Recently my work took me for a few days to the town of Chatham in Kent, about 30 miles SE of London. Chatham is a town associated since long ago with the (British) Royal Navy. It is a place that Lord Horatio Nelson would have known well. Until recently there were big navy dockyards there. These days I don't think there is much maritime work taking place there. However, there is a tourist attraction called the Chatham Historic Dockyard, in which old ships and maritime artifacts are displayed.
Since the place I was working was very close to the Historic Dockyard, I booked into a hotel right next to it, in the hope that I might be able to see some interesting things.
This is the hotel.
In the interests of avoiding the possibility of libel action, I won't mention its name, but anyone who has stayed here will know which hotel I'm referring to. After, all, who could possibly forget such an architectural gem? Actually, I think if our esteemed Prince Charles had ever set eyes on it, this would certainly be one of those places he allegedly refers to as a "monstrous carbuncle". I think it has nothing whatsoever to commend it.
The hotel stands next to the Mast Pond. This is an artificial lake formerly filled with sea-water in which timber for making ships' masts was seasoned.
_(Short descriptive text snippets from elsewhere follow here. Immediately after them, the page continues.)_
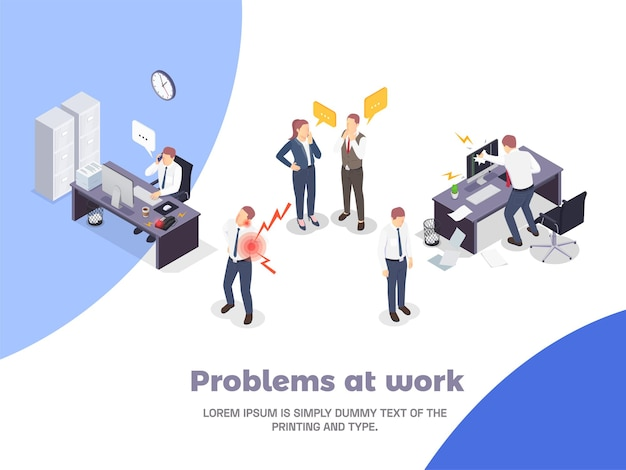 Situations problématiques au travail composition isométrique avec des problèmes au travail et différentes situations de stress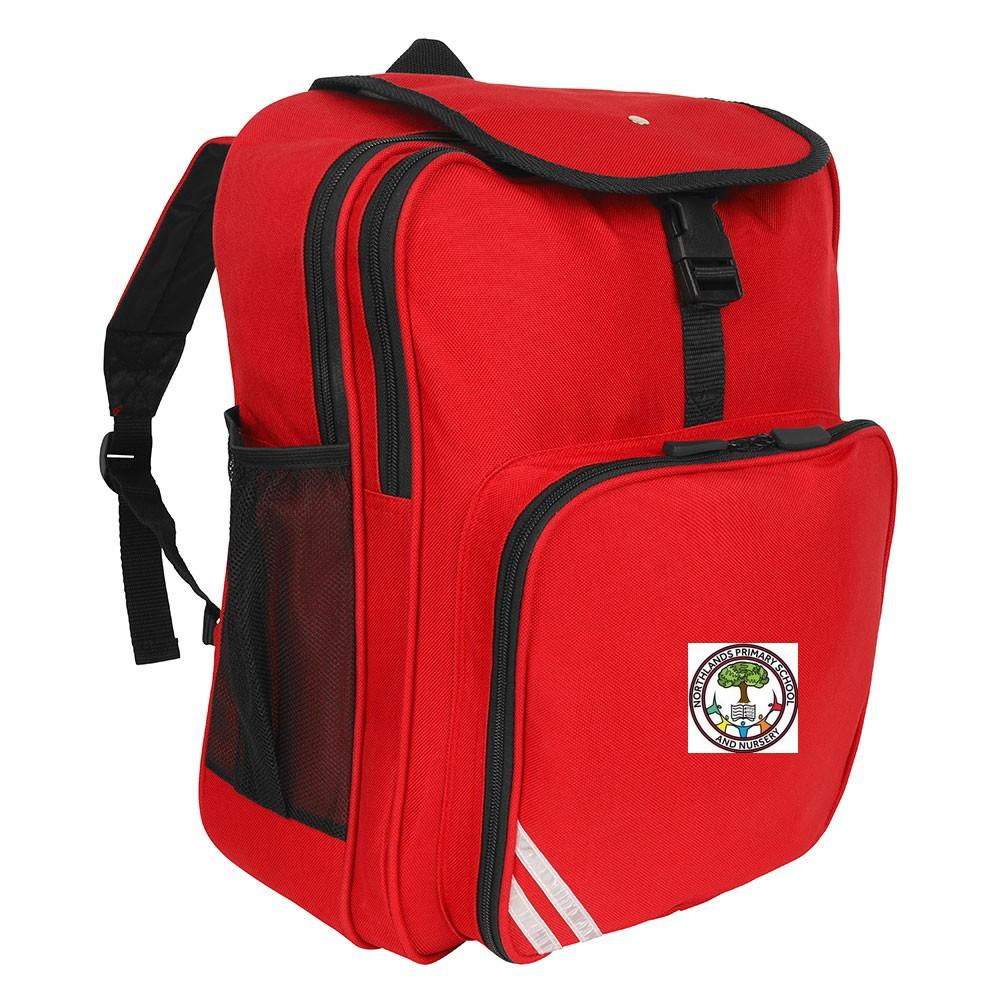 Northlands Junior School - Red Junior Backpack with School Logo | Schoolwear Centres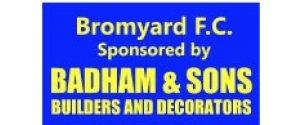 Badham & Sons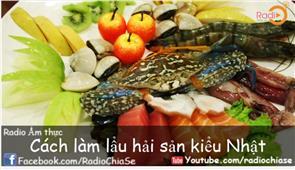 Cách làm món lẩu hải sản Nhật Bản
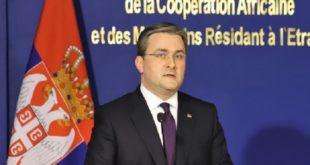 Maroc-Serbie,Nikola Selakovic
Apparently seasoning the timber in salt water rather than in air made it more supple and less prone to snapping in a gale. Today, the pond is disused and evidently tidal. At all times that I was near it, the pond was simply a stretch of mud, full of things like this:
I did think this walkway across the pond was quite photogenic, even though I didn't really understand its purpose. Maybe people used to walk out over it to inspect the masts being seasoned?
On the opposite side of the Mast Pond to the hotel is the carpark for the Historic Dockyard. Around its periphery stands an array of old workshops and warehouses. Today they seem to be empty and disused.
One of the few vehicles in the carpark was this old bus. I wonder if it takes tourists around on tours of the area, or whether it is just a display?
I tried to get to a place from which I could see ships, but the site was fenced off and all the gates were locked. I just occasionally got a tantalising glimpse of the masts of a sailing ship, or the turrets of a 1950s frigate.
I did manage to get fairly close to an old RNLI lifeboat:
Failing to see any ships at close quarters, I had to content myself with examining the miscellaneous array of old bits and pieces arranged round the edge of the carpark. This is something we Brits seem to do well. We have such things in the carpark of EVERY tourist attraction. Exhibit A: a pile of rusty old chains (maritime chains, you understand).
Exhibit B: (You know what this is of course..?)
A helpful notice advises the visitor that it is (was) a Punch and Shear machine - for making holes in, and cutting metal (for ship repair work). Most impressive! (But dull. I wanted to see ships.)
So near, but still so far:
Back to the hotel then... At least it was a beautiful sunny evening, so the walk wasn't totally wasted. This is what often happens in my line of work. I go somewhere which sounds nice, but actually all I get to see is a hotel and a training-room. At the end of the day's work there is little opportunity for proper tourism (even if I had the energy - which I often haven't). Oh, and to make matters worse, the hotel in which I stayed this time had a very poor WiFi arrangement, so I wasn't even able to do much blogging! (This is reason why I haven't been able to read, still less comment on, many blogs these last few days.)